**Passage:**

Chart talk: Major markets technical overview video

Chart talk: Technical & fundamental highlights

EURUSD – technical overview

The market has gone parabolic, surging through several short-term resistance levels to break to a fresh multi-month high above 1.1467. Daily studies are now starting to look a little stretched and the market could be poised for a bearish resumption in the sessions ahead. A daily close above 1.1500 would negate this possibility and open a more significant structural shift. However, inability to close above 1.1500 will keep the focus on the downside.

Bloodbath Intensifies in Monday Trade

  • R2 1.1550 – Mid-Figure – Medium
  • R1 1.1499 – 24Aug high – Strong
  • S1 1.1370 – 24Aug low – Medium
  • S2 1.1230 – 21Aug low – Strong

EURUSD – fundamental overview

The Euro has been a standout outperformer in recent trade, with the single currency rocketing higher against the Buck to fresh multi-month highs in the 1.1500 area. The move has been driven off a scaling back in expectations for a Fed rate hike next month, with China deteriorating and global equities under violent pressure. This has shifted yield differentials back in the Euro’s favour a bit and the market is in the process of some repositioning. Still, there is risk these bullish Euro bets may be getting a little ahead of themselves, with the uncertain environment also potentially welcoming stronger safe haven US Dollar flows. Fed Bullard also was out warning against leaving rates too low for too much longer and this could play into price action in a more liquid Monday session. Looking ahead, we get Eurozone and German PMIs followed by some second-tier data in the US. Fed Lockhart is scheduled to speak late in the day.

GBPUSD – technical overview

Setbacks have been very well supported and the market could be looking to carve out a fresh higher low at 1.5350 in favour of the next major upside extension back towards and above the recent 2015 high at 1.5930. Look for a close above 1.5690 on Friday to confirm and accelerate gains. At this point, only back below 1.5350 would negate the constructive outlook and compromise the constructive outlook.

**Exercises:**
A – Reproduce word for word the part of the market commentary between "Chart talk: Major" and "on the downside.", inclusive.
B – Summarize the market commentary in three sentences.
This material comes from a separate source.

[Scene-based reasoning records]
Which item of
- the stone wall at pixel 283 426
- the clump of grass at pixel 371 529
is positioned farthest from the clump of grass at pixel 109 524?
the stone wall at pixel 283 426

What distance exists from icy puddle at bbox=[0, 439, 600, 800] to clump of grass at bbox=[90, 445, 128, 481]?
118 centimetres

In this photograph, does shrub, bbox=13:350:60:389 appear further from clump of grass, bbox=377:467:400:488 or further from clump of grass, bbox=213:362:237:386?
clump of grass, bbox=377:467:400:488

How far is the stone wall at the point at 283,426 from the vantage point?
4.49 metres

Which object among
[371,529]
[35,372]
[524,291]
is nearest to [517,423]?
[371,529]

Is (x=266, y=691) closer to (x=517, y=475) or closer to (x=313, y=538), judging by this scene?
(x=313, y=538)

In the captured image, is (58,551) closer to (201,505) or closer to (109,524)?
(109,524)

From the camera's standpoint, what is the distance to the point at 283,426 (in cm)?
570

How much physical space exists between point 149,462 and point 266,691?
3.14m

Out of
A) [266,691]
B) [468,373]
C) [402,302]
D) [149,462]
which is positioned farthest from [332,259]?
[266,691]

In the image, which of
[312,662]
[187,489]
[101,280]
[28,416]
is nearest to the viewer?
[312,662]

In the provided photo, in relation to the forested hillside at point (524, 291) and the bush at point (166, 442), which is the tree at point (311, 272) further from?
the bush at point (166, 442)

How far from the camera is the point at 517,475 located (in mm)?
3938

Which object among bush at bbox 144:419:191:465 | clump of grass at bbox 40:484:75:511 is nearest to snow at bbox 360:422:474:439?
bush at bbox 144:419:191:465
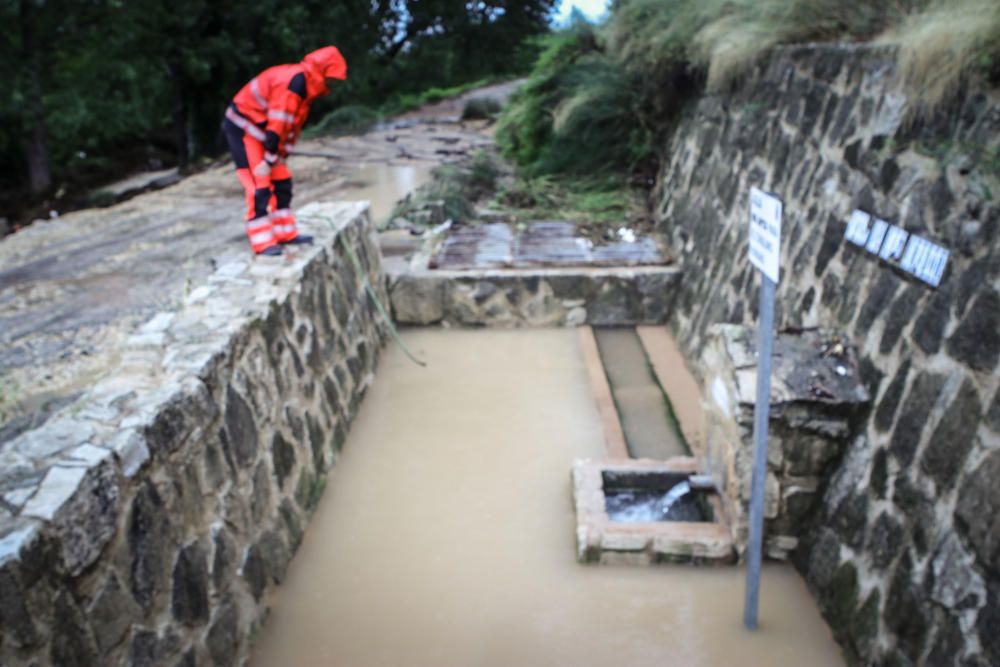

**Answer set:**
A –
Chart talk: Major markets technical overview video

Chart talk: Technical & fundamental highlights

EURUSD – technical overview

The market has gone parabolic, surging through several short-term resistance levels to break to a fresh multi-month high above 1.1467. Daily studies are now starting to look a little stretched and the market could be poised for a bearish resumption in the sessions ahead. A daily close above 1.1500 would negate this possibility and open a more significant structural shift. However, inability to close above 1.1500 will keep the focus on the downside.

B – EURUSD has surged to a fresh multi-month high above 1.1467, and although daily studies look stretched, a daily close above 1.1500 would open a more significant structural shift. The Euro's rally has been driven by scaled-back expectations for a Fed rate hike next month, with China deteriorating and global equities under violent pressure. In GBPUSD, setbacks have been well supported, and the market could be carving out a higher low at 1.5350 ahead of a move back toward and above the 2015 high at 1.5930.